====== Document extract ======
A top chef who viciously beat and raped a prostitute in an Auckland cemetery has been jailed for nine years.
Viktor Mykhailov, 28, who was working at "a first-class restaurant" at SkyCity, was arrested in April after police made numerous appeals to the public for assistance with the grisly case.
The Ukrainian man -- who was assisted today by an interpreter -- was convicted of two counts of sexual violation and one of aggravated injuring after admitting his role in the March 15 incident.
In Auckland District Court, Judge Philippa Cunningham said the grave circumstances of the case were extremely rare for someone making their first court appearance.
"It's most unusual to have a first offence that's so serious," said Judge Cunningham.
"I don't think I've ever seen anything like it before." Mykhailov walked the length of Karangahape Rd three times in the early hours of the morning before approaching the victim for sexual services.
She followed him into Symonds St cemetery and lost sight of him before being "ambushed" from behind.
======
> [Tasks]
• 1. List every place named in the news report about the Auckland cemetery attack.
• 2. Quote the news report about the Auckland cemetery attack, beginning with the words "The Ukrainian man" and ending after "said Judge Cunningham.".
The records come from a separate source.
====== Dataset ======
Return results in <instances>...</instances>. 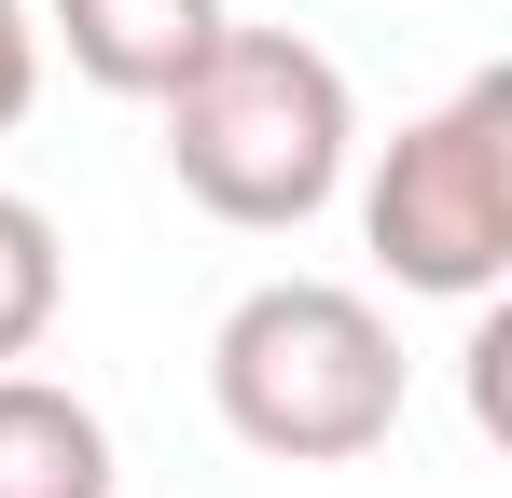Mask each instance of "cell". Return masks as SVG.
<instances>
[{"label":"cell","mask_w":512,"mask_h":498,"mask_svg":"<svg viewBox=\"0 0 512 498\" xmlns=\"http://www.w3.org/2000/svg\"><path fill=\"white\" fill-rule=\"evenodd\" d=\"M360 166V97L305 28H222L167 97V180L236 236H305Z\"/></svg>","instance_id":"cell-1"},{"label":"cell","mask_w":512,"mask_h":498,"mask_svg":"<svg viewBox=\"0 0 512 498\" xmlns=\"http://www.w3.org/2000/svg\"><path fill=\"white\" fill-rule=\"evenodd\" d=\"M56 305H70V249H56V222L28 194H0V374L56 332Z\"/></svg>","instance_id":"cell-6"},{"label":"cell","mask_w":512,"mask_h":498,"mask_svg":"<svg viewBox=\"0 0 512 498\" xmlns=\"http://www.w3.org/2000/svg\"><path fill=\"white\" fill-rule=\"evenodd\" d=\"M360 249L416 305H485L512 277V70H471L443 111L360 166Z\"/></svg>","instance_id":"cell-3"},{"label":"cell","mask_w":512,"mask_h":498,"mask_svg":"<svg viewBox=\"0 0 512 498\" xmlns=\"http://www.w3.org/2000/svg\"><path fill=\"white\" fill-rule=\"evenodd\" d=\"M402 388H416V360H402V332L374 291H346V277H263L222 305L208 332V402L222 429L277 457V471H346V457H374L388 429H402Z\"/></svg>","instance_id":"cell-2"},{"label":"cell","mask_w":512,"mask_h":498,"mask_svg":"<svg viewBox=\"0 0 512 498\" xmlns=\"http://www.w3.org/2000/svg\"><path fill=\"white\" fill-rule=\"evenodd\" d=\"M42 14V42L97 83V97H139V111H167L180 83L208 70V42L236 28L222 0H28Z\"/></svg>","instance_id":"cell-4"},{"label":"cell","mask_w":512,"mask_h":498,"mask_svg":"<svg viewBox=\"0 0 512 498\" xmlns=\"http://www.w3.org/2000/svg\"><path fill=\"white\" fill-rule=\"evenodd\" d=\"M28 97H42V14H28V0H0V139L28 125Z\"/></svg>","instance_id":"cell-7"},{"label":"cell","mask_w":512,"mask_h":498,"mask_svg":"<svg viewBox=\"0 0 512 498\" xmlns=\"http://www.w3.org/2000/svg\"><path fill=\"white\" fill-rule=\"evenodd\" d=\"M125 457H111V415L56 374H0V498H111Z\"/></svg>","instance_id":"cell-5"}]
</instances>
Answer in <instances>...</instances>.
======
> [Answers by task]
• 1. Auckland, SkyCity, Auckland District Court, Karangahape Rd, Symonds St cemetery

• 2.
The Ukrainian man -- who was assisted today by an interpreter -- was convicted of two counts of sexual violation and one of aggravated injuring after admitting his role in the March 15 incident.
In Auckland District Court, Judge Philippa Cunningham said the grave circumstances of the case were extremely rare for someone making their first court appearance.
"It's most unusual to have a first offence that's so serious," said Judge Cunningham.